Quelles sont les similitudes et les différences entre la prière, l’invocation, l’affirmation, l’usage de mantras ? [sommaire]

La prière émane davantage du désir. L’invocation (avec ou sans mantra) est la plus scientifique. L’affirmation se situe quelque part entre les deux, selon la personne qui affirme.

Le destinataire de la prière est-il important ? [sommaire]

Peu importe qui vous priez. Ce qui compte est de croire en celui que vous avez choisi. Plus l’approche est consciente, plus elle est mentale, plus la volonté entre en jeu et plus la foi dans le contact est grande, plus la prière aura de chances d’être entendue et, dans les limites de la loi du karma, exaucée. Ma recommandation est de prier Maitreya en tant que représentant de Dieu, un Divin Intermédiaire, et surtout parce qu’il a promis de répondre aux prières de ceux qui ont besoin de son aide. Je conseille de ne pas prier pour des biens matériels (et de ne pas s’attendre à en recevoir), ni pour trouver des solutions aux problèmes de la vie, qui relèvent de notre responsabilité et qu’il nous appartient de résoudre nous-mêmes.

Après ce qui s’est passé en 1945, est-ce que ce ne sont pas les prières qui ont amené Maitreya à venir Londres ? [sommaire]
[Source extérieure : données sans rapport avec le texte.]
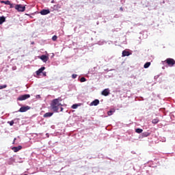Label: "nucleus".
Segmentation results:
<instances>
[{"mask_svg": "<svg viewBox=\"0 0 175 175\" xmlns=\"http://www.w3.org/2000/svg\"><path fill=\"white\" fill-rule=\"evenodd\" d=\"M59 106H62L61 103H59V98H55L52 100L51 103V108L55 113H58Z\"/></svg>", "mask_w": 175, "mask_h": 175, "instance_id": "f257e3e1", "label": "nucleus"}, {"mask_svg": "<svg viewBox=\"0 0 175 175\" xmlns=\"http://www.w3.org/2000/svg\"><path fill=\"white\" fill-rule=\"evenodd\" d=\"M164 62H166V64L168 65V66H174V65H175L174 59L167 58V59L165 60Z\"/></svg>", "mask_w": 175, "mask_h": 175, "instance_id": "f03ea898", "label": "nucleus"}, {"mask_svg": "<svg viewBox=\"0 0 175 175\" xmlns=\"http://www.w3.org/2000/svg\"><path fill=\"white\" fill-rule=\"evenodd\" d=\"M15 9L18 12H25V5L23 6L21 4H17L15 5Z\"/></svg>", "mask_w": 175, "mask_h": 175, "instance_id": "7ed1b4c3", "label": "nucleus"}, {"mask_svg": "<svg viewBox=\"0 0 175 175\" xmlns=\"http://www.w3.org/2000/svg\"><path fill=\"white\" fill-rule=\"evenodd\" d=\"M29 98H31V95L29 94H23L20 96L18 98V100H25L26 99H28Z\"/></svg>", "mask_w": 175, "mask_h": 175, "instance_id": "20e7f679", "label": "nucleus"}, {"mask_svg": "<svg viewBox=\"0 0 175 175\" xmlns=\"http://www.w3.org/2000/svg\"><path fill=\"white\" fill-rule=\"evenodd\" d=\"M29 109H31V107H29V106L22 107L20 108L18 111H20V113H25V111H28V110H29Z\"/></svg>", "mask_w": 175, "mask_h": 175, "instance_id": "39448f33", "label": "nucleus"}, {"mask_svg": "<svg viewBox=\"0 0 175 175\" xmlns=\"http://www.w3.org/2000/svg\"><path fill=\"white\" fill-rule=\"evenodd\" d=\"M40 59H42L43 62H47L49 61V56L42 55L40 57Z\"/></svg>", "mask_w": 175, "mask_h": 175, "instance_id": "423d86ee", "label": "nucleus"}, {"mask_svg": "<svg viewBox=\"0 0 175 175\" xmlns=\"http://www.w3.org/2000/svg\"><path fill=\"white\" fill-rule=\"evenodd\" d=\"M40 13L42 16H46V14H50V10H42Z\"/></svg>", "mask_w": 175, "mask_h": 175, "instance_id": "0eeeda50", "label": "nucleus"}, {"mask_svg": "<svg viewBox=\"0 0 175 175\" xmlns=\"http://www.w3.org/2000/svg\"><path fill=\"white\" fill-rule=\"evenodd\" d=\"M101 94L104 96H108V95L110 94V92L109 91V89H105Z\"/></svg>", "mask_w": 175, "mask_h": 175, "instance_id": "6e6552de", "label": "nucleus"}, {"mask_svg": "<svg viewBox=\"0 0 175 175\" xmlns=\"http://www.w3.org/2000/svg\"><path fill=\"white\" fill-rule=\"evenodd\" d=\"M21 148H23V146H18V147H13L12 150H14V152H18Z\"/></svg>", "mask_w": 175, "mask_h": 175, "instance_id": "1a4fd4ad", "label": "nucleus"}, {"mask_svg": "<svg viewBox=\"0 0 175 175\" xmlns=\"http://www.w3.org/2000/svg\"><path fill=\"white\" fill-rule=\"evenodd\" d=\"M54 114L53 112H47L44 114L43 117L44 118H48L49 117H51Z\"/></svg>", "mask_w": 175, "mask_h": 175, "instance_id": "9d476101", "label": "nucleus"}, {"mask_svg": "<svg viewBox=\"0 0 175 175\" xmlns=\"http://www.w3.org/2000/svg\"><path fill=\"white\" fill-rule=\"evenodd\" d=\"M131 55V53L128 51H122V57H129Z\"/></svg>", "mask_w": 175, "mask_h": 175, "instance_id": "9b49d317", "label": "nucleus"}, {"mask_svg": "<svg viewBox=\"0 0 175 175\" xmlns=\"http://www.w3.org/2000/svg\"><path fill=\"white\" fill-rule=\"evenodd\" d=\"M44 69H46L45 67H42L40 69H38V70L36 71L37 76H39V75H40V73H42L43 70H44Z\"/></svg>", "mask_w": 175, "mask_h": 175, "instance_id": "f8f14e48", "label": "nucleus"}, {"mask_svg": "<svg viewBox=\"0 0 175 175\" xmlns=\"http://www.w3.org/2000/svg\"><path fill=\"white\" fill-rule=\"evenodd\" d=\"M99 103V100L96 99L93 102L91 103L92 106H98V104Z\"/></svg>", "mask_w": 175, "mask_h": 175, "instance_id": "ddd939ff", "label": "nucleus"}, {"mask_svg": "<svg viewBox=\"0 0 175 175\" xmlns=\"http://www.w3.org/2000/svg\"><path fill=\"white\" fill-rule=\"evenodd\" d=\"M5 21H6V18H5V16L0 17V25L1 24H3Z\"/></svg>", "mask_w": 175, "mask_h": 175, "instance_id": "4468645a", "label": "nucleus"}, {"mask_svg": "<svg viewBox=\"0 0 175 175\" xmlns=\"http://www.w3.org/2000/svg\"><path fill=\"white\" fill-rule=\"evenodd\" d=\"M148 136H150V133L144 132L142 133V137H148Z\"/></svg>", "mask_w": 175, "mask_h": 175, "instance_id": "2eb2a0df", "label": "nucleus"}, {"mask_svg": "<svg viewBox=\"0 0 175 175\" xmlns=\"http://www.w3.org/2000/svg\"><path fill=\"white\" fill-rule=\"evenodd\" d=\"M150 65H151V62H146L144 66V68L145 69H147V68H148L150 66Z\"/></svg>", "mask_w": 175, "mask_h": 175, "instance_id": "dca6fc26", "label": "nucleus"}, {"mask_svg": "<svg viewBox=\"0 0 175 175\" xmlns=\"http://www.w3.org/2000/svg\"><path fill=\"white\" fill-rule=\"evenodd\" d=\"M1 3H5V5H10V1L8 0V1H1Z\"/></svg>", "mask_w": 175, "mask_h": 175, "instance_id": "f3484780", "label": "nucleus"}, {"mask_svg": "<svg viewBox=\"0 0 175 175\" xmlns=\"http://www.w3.org/2000/svg\"><path fill=\"white\" fill-rule=\"evenodd\" d=\"M152 124H158V122H159V120L158 118L156 119H153L152 120Z\"/></svg>", "mask_w": 175, "mask_h": 175, "instance_id": "a211bd4d", "label": "nucleus"}, {"mask_svg": "<svg viewBox=\"0 0 175 175\" xmlns=\"http://www.w3.org/2000/svg\"><path fill=\"white\" fill-rule=\"evenodd\" d=\"M135 132H136L137 133H142L143 132V129H137L135 130Z\"/></svg>", "mask_w": 175, "mask_h": 175, "instance_id": "6ab92c4d", "label": "nucleus"}, {"mask_svg": "<svg viewBox=\"0 0 175 175\" xmlns=\"http://www.w3.org/2000/svg\"><path fill=\"white\" fill-rule=\"evenodd\" d=\"M80 81L81 83H84V81H87V79H85V77H81L80 79Z\"/></svg>", "mask_w": 175, "mask_h": 175, "instance_id": "aec40b11", "label": "nucleus"}, {"mask_svg": "<svg viewBox=\"0 0 175 175\" xmlns=\"http://www.w3.org/2000/svg\"><path fill=\"white\" fill-rule=\"evenodd\" d=\"M8 124H9L10 126H13V125L14 124V121L12 120V121L8 122Z\"/></svg>", "mask_w": 175, "mask_h": 175, "instance_id": "412c9836", "label": "nucleus"}, {"mask_svg": "<svg viewBox=\"0 0 175 175\" xmlns=\"http://www.w3.org/2000/svg\"><path fill=\"white\" fill-rule=\"evenodd\" d=\"M57 39H58V37L57 36H53L52 37V40H53V42H55V40H57Z\"/></svg>", "mask_w": 175, "mask_h": 175, "instance_id": "4be33fe9", "label": "nucleus"}, {"mask_svg": "<svg viewBox=\"0 0 175 175\" xmlns=\"http://www.w3.org/2000/svg\"><path fill=\"white\" fill-rule=\"evenodd\" d=\"M8 85H0V90H3V88H6Z\"/></svg>", "mask_w": 175, "mask_h": 175, "instance_id": "5701e85b", "label": "nucleus"}, {"mask_svg": "<svg viewBox=\"0 0 175 175\" xmlns=\"http://www.w3.org/2000/svg\"><path fill=\"white\" fill-rule=\"evenodd\" d=\"M113 113H114V111L110 110L109 111H108L107 114H108V116H112Z\"/></svg>", "mask_w": 175, "mask_h": 175, "instance_id": "b1692460", "label": "nucleus"}, {"mask_svg": "<svg viewBox=\"0 0 175 175\" xmlns=\"http://www.w3.org/2000/svg\"><path fill=\"white\" fill-rule=\"evenodd\" d=\"M77 104H74L72 106V109H77Z\"/></svg>", "mask_w": 175, "mask_h": 175, "instance_id": "393cba45", "label": "nucleus"}, {"mask_svg": "<svg viewBox=\"0 0 175 175\" xmlns=\"http://www.w3.org/2000/svg\"><path fill=\"white\" fill-rule=\"evenodd\" d=\"M72 79H76V77H77V75L73 74V75H72Z\"/></svg>", "mask_w": 175, "mask_h": 175, "instance_id": "a878e982", "label": "nucleus"}, {"mask_svg": "<svg viewBox=\"0 0 175 175\" xmlns=\"http://www.w3.org/2000/svg\"><path fill=\"white\" fill-rule=\"evenodd\" d=\"M60 111H64V108L62 107H60Z\"/></svg>", "mask_w": 175, "mask_h": 175, "instance_id": "bb28decb", "label": "nucleus"}, {"mask_svg": "<svg viewBox=\"0 0 175 175\" xmlns=\"http://www.w3.org/2000/svg\"><path fill=\"white\" fill-rule=\"evenodd\" d=\"M9 5L10 6V8H13V4L12 3H10V4H9Z\"/></svg>", "mask_w": 175, "mask_h": 175, "instance_id": "cd10ccee", "label": "nucleus"}, {"mask_svg": "<svg viewBox=\"0 0 175 175\" xmlns=\"http://www.w3.org/2000/svg\"><path fill=\"white\" fill-rule=\"evenodd\" d=\"M16 139H16V138L14 139V142H13L14 144V142H16Z\"/></svg>", "mask_w": 175, "mask_h": 175, "instance_id": "c85d7f7f", "label": "nucleus"}, {"mask_svg": "<svg viewBox=\"0 0 175 175\" xmlns=\"http://www.w3.org/2000/svg\"><path fill=\"white\" fill-rule=\"evenodd\" d=\"M120 10L122 12V10H124V9L122 8H120Z\"/></svg>", "mask_w": 175, "mask_h": 175, "instance_id": "c756f323", "label": "nucleus"}, {"mask_svg": "<svg viewBox=\"0 0 175 175\" xmlns=\"http://www.w3.org/2000/svg\"><path fill=\"white\" fill-rule=\"evenodd\" d=\"M51 3H54V0H53V1H51Z\"/></svg>", "mask_w": 175, "mask_h": 175, "instance_id": "7c9ffc66", "label": "nucleus"}, {"mask_svg": "<svg viewBox=\"0 0 175 175\" xmlns=\"http://www.w3.org/2000/svg\"><path fill=\"white\" fill-rule=\"evenodd\" d=\"M44 75L46 76V74L44 73Z\"/></svg>", "mask_w": 175, "mask_h": 175, "instance_id": "2f4dec72", "label": "nucleus"}]
</instances>
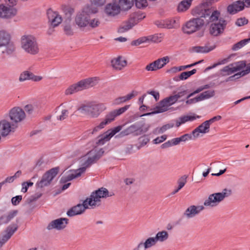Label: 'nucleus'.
Here are the masks:
<instances>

La décision de Maitreya de revenir dès que possible fut annoncée en 1945. Cette décision est due dans une large mesure à l’appel à l’aide lancé par l’humanité. (La décision de faire de Londres son « point d’attache » a différentes raisons.) Les gens ont sollicité du secours dans toutes les langues, ne s’adressant pas à Maitreya en particulier, mais à Dieu, « là-haut », implorant simplement : « Par pitié, par pitié ! Réalité, Dieu, Cosmos, au secours, aidez-nous ! » Prier Dieu, Maitreya ou qui que ce soit, pour la paix, ne constitue pas, à mon avis, la bonne façon de s’y prendre. Nous devons y parvenir par nous-mêmes. Vous pouvez demander de l’aide, de l’énergie, des conseils, de l’inspiration, afin de rétablir la paix, mais nous devons nous-mêmes faire la paix. Il ne faut pas seulement se tenir en retrait en pensant que Dieu rétablira la paix. La paix est en Dieu, Dieu est paix. L’état de paix existe déjà, mais c’est nous qui le troublons.